With consumers demanding lower-carbon products and farmers facing rising energy costs, the integration of solar, bioenergy, renewable diesel and electric machinery is no longer a vision of the future — it’s happening now.
These innovations and more will take centre stage for the first time in Victoria with the National Renewables in Agriculture Conference 2025 in Bendigo on July 23.
The conference will bring together farmers, energy experts, researchers, industry leaders and government representatives to explore the practicalities, opportunities and challenges of renewable energy in agriculture.
Among the speakers is Gippsland dairy farmer Sandra Jefford, is working on a controlled microgrid, using solar, to irrigate her property.
She can monitor how much solar is powering her operations and how much is exported to the grid.
“We save significantly on power costs depending on the season,” Sandra said.
“We’ve added more irrigation over the years which has increased our power needs, so we will be adding more solar to one of those sites in the coming months, and potentially more in the future.
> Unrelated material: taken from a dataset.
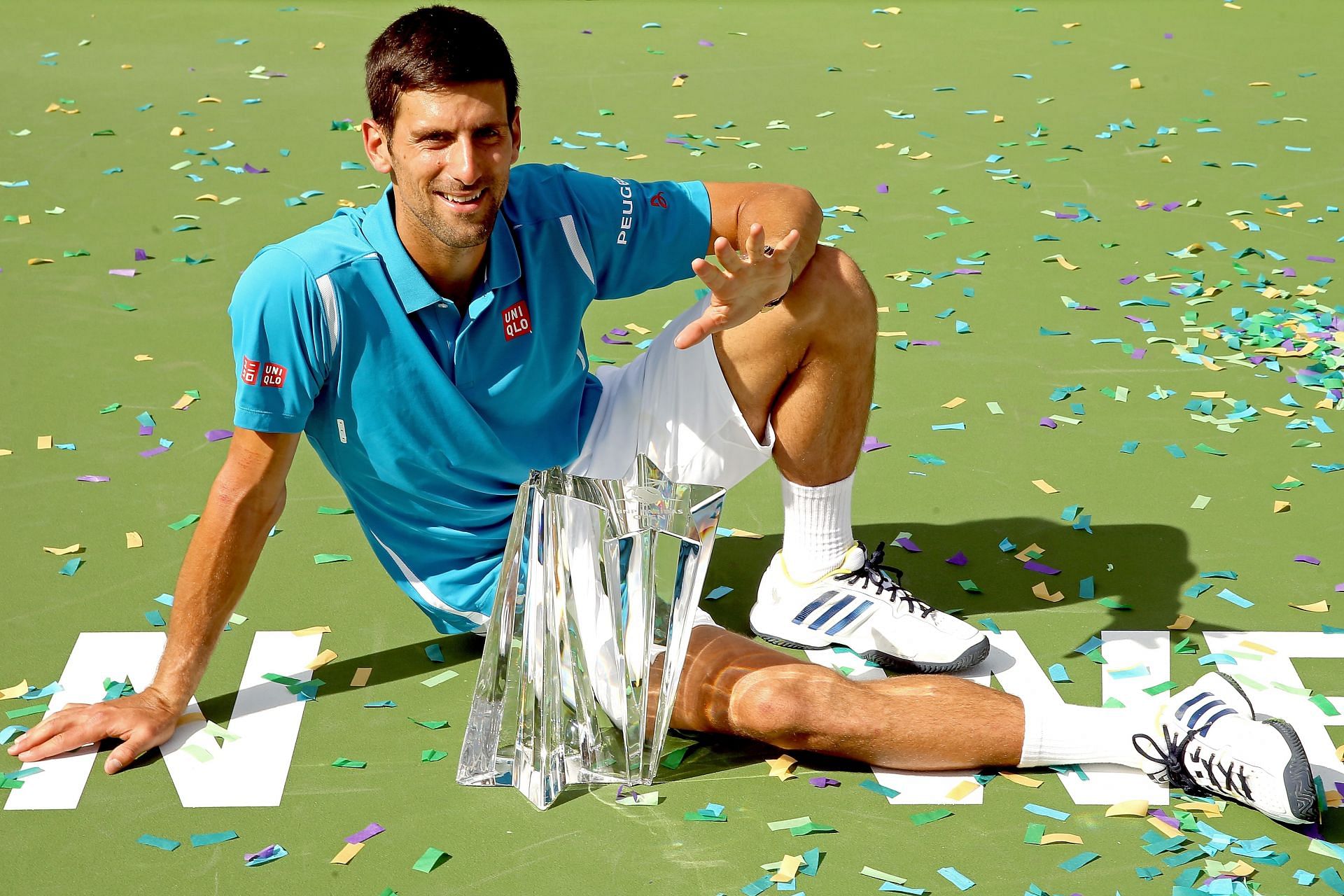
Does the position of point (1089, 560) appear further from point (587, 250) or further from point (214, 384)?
point (214, 384)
It just makes business sense to do so."
Also speaking is Victorian pig farmer Caleb Smith.
He has embraced the concept of a circular economy as a core part of his operations, capturing pig effluent to create power, which is helping to reduce their electricity bills.
Delegates will be able to visit Caleb’s farm for a tour of the biogas generator.
“Quite often farmers would like to do something like this but they don’t,” he said.
“I think the reasons we don’t often is because of the unknown. What we don’t know is scarier. So speaking about what we have done and having people come and see how simple it and showing it can be done will hopefully encourage others to do the same.”
New Zealand farmer Mike Casey will talk through his journey to electrify his farm, having the first electric Monarch tractor in the Southern Hemisphere. He has recently installed batteries on his farm and converted a ute to electric.
“We have a 6ha cherry orchard in Central Otago with 21 electric machines that saves about $40,000 a year in energy costs, which is a huge amount of inputs,” Mike said.
Conference founder Karin Stark says momentum is building across the sector.
“Farmers are increasingly turning to renewables to tackle the challenge of rising diesel and electricity prices,” she said.
“But there’s still work to be done in making the right technologies available and ensuring regional contractors and services are equipped to deliver.”
The conference will also explore agriculture’s growing role in decarbonising the electricity grid.
“We’ll be discussing the evolving distribution network and microgrids, and the potential for smaller, distributed solar projects on farms — say 5MW systems — feeding directly into the local network,” Karin said.
“There are also emerging opportunities for farmers to be paid for providing energy services as new markets develop.”